Das Gartentor quietschte, aber es war nur der Wind, der es sanft auf und zu zog, als wüsste er genau wo sie sich befanden, aber nicht wie sie zu erreichen waren. In diesem Moment fragte Largo sich mehr denn je, ob es überhaupt Sinn machte die Suche fortzusetzen. Die naive Hoffnung etwas Bedeutendes unternehmen zu können hatte ihn blind gemacht, blind davor, dass sie dieser Wunsch ins Verderben gestürzt hatte.
Er hatte gedacht, dass... hatte gehofft, dass sich ihnen die Lösungen an Ort und Stelle präsentiert werden würden, dass sie nichts weiter tun mussten als alles zusammenzuführen und damit die Mutanten zu befreien, dass es einfach werden würde. Aber das war es nie.
Dass Dal noch hier war zeigte ihm nur, dass auch er daran geglaubt hatte und ihrer beiden Hoffnung jetzt auf dem Boden zerschmettert dalag. Am besten konnten sie jetzt sofort aufgeben, sich wieder auf den Weg zurück nach Hause machen und Niemanden über den wahren Grund ihrer Reise aufklären.
Leise prasselten Regentropfen auf das Glasdach und langsam verwandelte sich das einsame Häuschen in eine sichere Unterkunft gegen das Unwetter, welches draußen heranschwoll. Windstöße pfiffen durch die Bretter und Largo schmiegte sich fröstelnd näher an Dal, der ihn sanft an sich zog.

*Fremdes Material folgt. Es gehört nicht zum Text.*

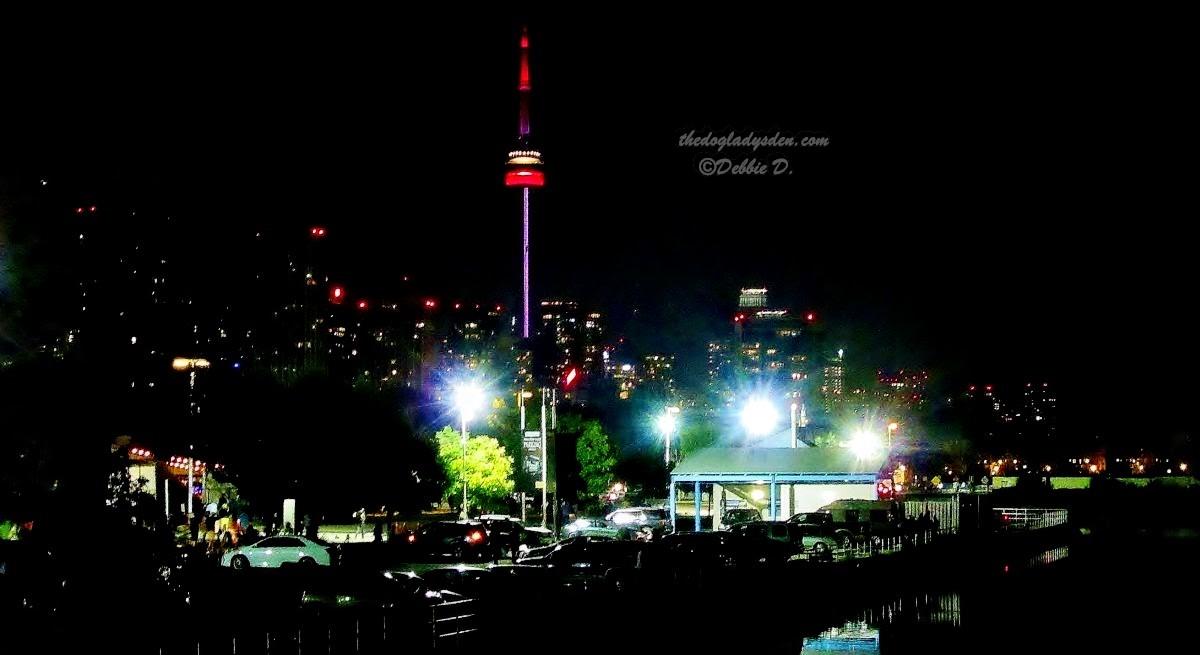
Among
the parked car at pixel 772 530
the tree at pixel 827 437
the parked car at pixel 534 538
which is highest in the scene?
the tree at pixel 827 437

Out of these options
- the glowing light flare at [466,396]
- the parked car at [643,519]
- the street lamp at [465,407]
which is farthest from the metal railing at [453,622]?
the glowing light flare at [466,396]

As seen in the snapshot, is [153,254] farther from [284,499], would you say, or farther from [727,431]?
[727,431]

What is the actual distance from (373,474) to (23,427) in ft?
122

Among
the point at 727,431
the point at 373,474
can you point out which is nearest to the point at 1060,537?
the point at 373,474

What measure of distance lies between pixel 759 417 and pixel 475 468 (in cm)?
1928

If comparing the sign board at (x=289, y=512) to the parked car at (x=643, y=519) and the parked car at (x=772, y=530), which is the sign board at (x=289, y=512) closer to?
the parked car at (x=643, y=519)

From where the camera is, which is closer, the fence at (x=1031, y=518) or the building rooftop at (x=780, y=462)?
the building rooftop at (x=780, y=462)

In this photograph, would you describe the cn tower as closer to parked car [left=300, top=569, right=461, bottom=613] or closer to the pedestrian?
the pedestrian

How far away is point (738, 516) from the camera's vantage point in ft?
201

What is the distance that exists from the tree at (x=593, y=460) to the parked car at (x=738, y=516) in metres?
13.5

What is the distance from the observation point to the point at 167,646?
12.5m

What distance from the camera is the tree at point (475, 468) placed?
198 ft

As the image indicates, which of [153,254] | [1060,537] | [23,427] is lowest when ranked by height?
[1060,537]

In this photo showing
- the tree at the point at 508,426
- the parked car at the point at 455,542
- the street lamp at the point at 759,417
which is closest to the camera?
the parked car at the point at 455,542
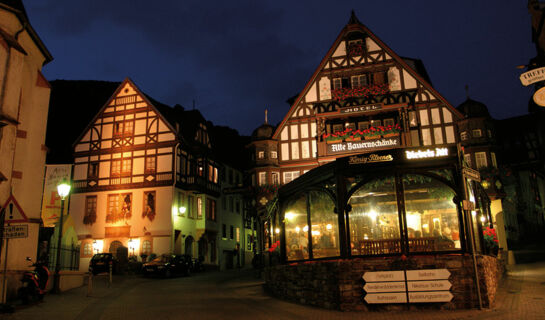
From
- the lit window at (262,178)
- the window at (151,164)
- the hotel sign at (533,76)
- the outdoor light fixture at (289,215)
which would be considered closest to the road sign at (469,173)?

In diesem Moment machte es Largo nichts aus zu weinen und auch Dal durchbrach die seltsam heilige Stille nicht, als er seine Tränen fortwischte. Am liebsten hätte er sich nie wieder von Dal gelöst, hätte ihn für immer umklammert und festgehalten aus Angst ihn zu verlieren, aber die Wärme und der kräftige Körper entglitten ihm, als Dal nicht mehr ihn, sondern das Innere des Gewächshauses betrachtete.
Und so stand er nur da, zog seinen Mantel enger um seinen zitternden Körper und folgte Dal mit tränenverschleiertem Blick, wie er sich vorsichtig einen Weg durch die Scherben und Splitter bahnte und mal ein altes Buch aufklappte und das Pergament zwischen den Fingern rieb bis es sich fast auflöste, mal einer wild wuchernden Pflanze über die Blätter strich.
Das mystische Gefühl, welches dank des Sturms und Dals Anblick inmitten des verlassenen Gewächshauses bei ihm ausgelöst wurde, bescherte ihm erneut eine Gänsehaut.
Wer mochte hier früher gearbeitet haben? Wer hatte den Pflanzen beim Wachsen zugesehen? Ihnen Wasser gegeben, vielleicht sogar Gemüse geerntet als Dank? Warum war diese Person nicht mehr hier? Es war als wäre ihre Präsenz noch anwesend, als würde sich das Gewächshaus nach den vergangenen Zeiten sehnen.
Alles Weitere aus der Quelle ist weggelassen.